The dataset is downloaded from Kaggle. The downloaded data consist of 2 files (train and test sets). Train dataset consists of many features such as (PassengerId, Age, Sex elc) and one label, which represents if a person is survived or not. Test dataset consists of only the features and it is not labeled. In this project, only the train dataset has been used by splitting the whole rows into train and test dataset, so that the test dataset has labels.
In this Repository, there are one code file 'code.ipynb' has been scripted using Jupyter Notebook.
In this section, different EDA methods has been used to observe visualize the nature of the data such as (distrobution, Box plots, missing values outliers etc).
Now we have a clear image of what is required to preprocess the data. by removing the outliers, adjusting the missing data, normalize the distribution of some features as well as creating new features based on existing features.

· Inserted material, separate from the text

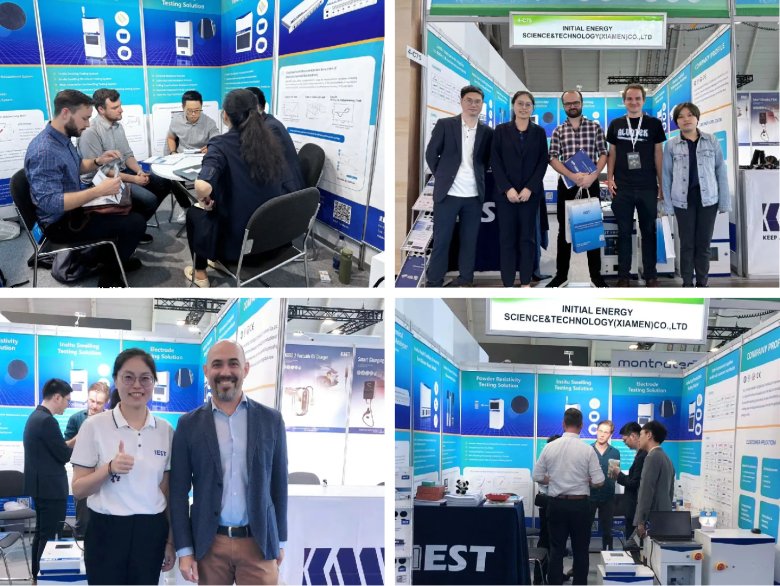 135145_268262_gsdt.png 3(1).png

As the dataset were either numerical or categorial, an ecoding step were required to transform the categorial into numerical data, as most of Machine Learning algorithms use only numerical data such as Logistic Regression, SVM and KNN.

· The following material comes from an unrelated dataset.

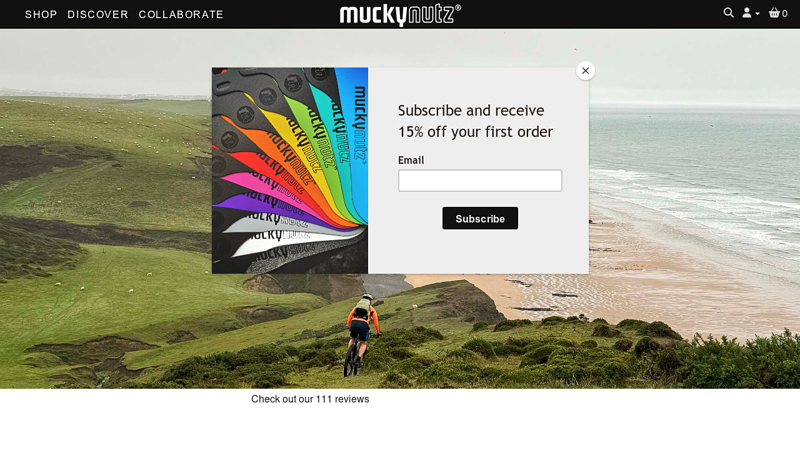 Eco savvy Mudguards, Fenders and Frame Protection for Mountain Bikes | MTB | DH | Enduro | Gravel | Road Bike | Fat Bike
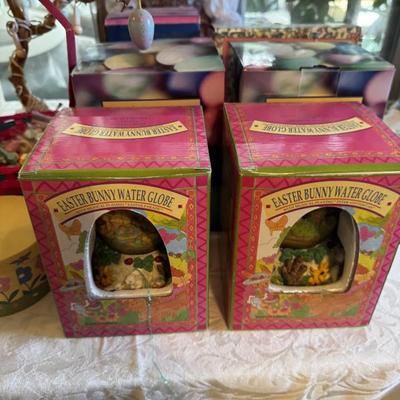 Sale Photo Thumbnail #146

Different models were build to classify the output, which are Logistic Regression, SVM, KNN, Decision Tree, Random Forest and ANN. Next, Prediction method has been applied based on the test set, so that we can compare the accuracy between the different applied algorithms as well as a Cross-Validation technique.
Until this stage, we have measured the accuracy of each algorithm, but we have no idea what features contributed in the decision process of the algorithm to take such a decision. Here, measuring shap value is applied to understand the black box model of the algorithm and what features contributed the most compared to other features.